There are a lot more books on bioidentical hormones than there were when this book was published in 1999. But you can't go wrong with this one.
Must read for women 30 and up! October 21, 2009 K. Rock (OH USA) I only wish I would have found this book 11 years ago. My problems started in my 30's and prior to my hysterectomy I had four "female" surgeries and was put on some pretty nasty hormones to try and alleviate my symptoms. None of which solved the problems, which progressively got worse with each year. I was suffering was dysmenorrhea, menorrhagia,fibroids and ovarian cysts. I has a multitude of symptoms that had been communicated to my doctors and were ignored. In 2009 I has an ovarian cancer scare that resulted in a partial hysterectomy which found severe endometriosis and a complicated ovarian cyst which was only going to larger and bigger if it wasn't removed. I read this book after my surgery because my doctor wanted me to continue birth control pills to prevent reoccurrence of the endometriosis. My mother also died of breast cancer and I wanted to make life style changes that would lower my risk. This book will educate you on so many levels to what steps you can take to get your hormone levels stablized and live a happy, healthy life. My doctors never took the time to educate me on why or rather what was causing all my problems. After reading this book I now understand.
Excellent book, lots of detail and references, easy to understand October 19, 2009 C. Anderson (Reno NV United States) This book and "What Your Doctor May Not Tell You About Menopause" have a lot of cross over. I actually wish there was only 1 book because really to get everything that is covered in both books, you have to get and read 2. I didn't really mind though because they are so good.

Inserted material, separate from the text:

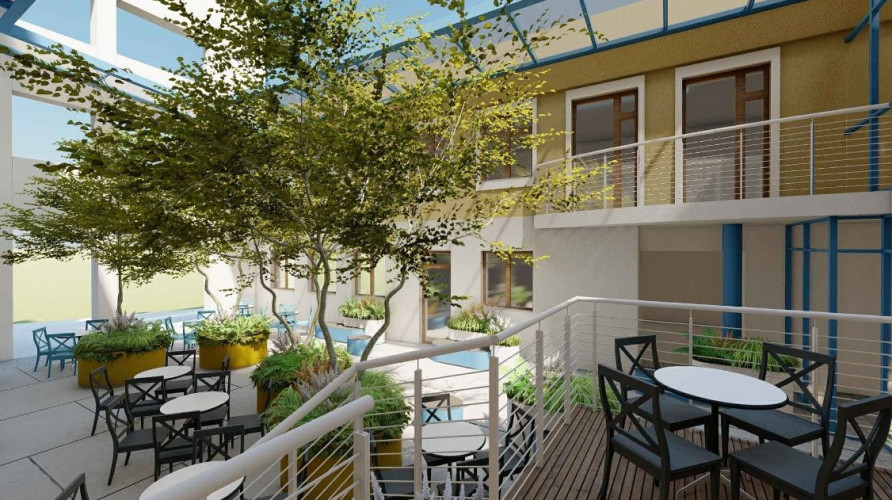 Květináče s lavicí ve veřejném atriu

These books are full of information about hormone replacement, what works what doesn't. Lots of detail and lots of referenced studies and papers. But still esay to read and follow. It's the kind of book where you want to dog-ear half the pages so you don't forget something you read.
All women should read this. I am quite knowledgeable about health, but didn't really understand what progesterone and estrogen do and how they work.
Bottom line is that almost all women (and men too!) in industrial societies are estrogen dominant and need progesterone to balance it. The estrogen comes from petrochemicals and toxins in our environment (plastics, etc) and eating lousy food. As well as from being overweight (fat cells make estrogen because nature wants you to be fertile when food is plentiful.)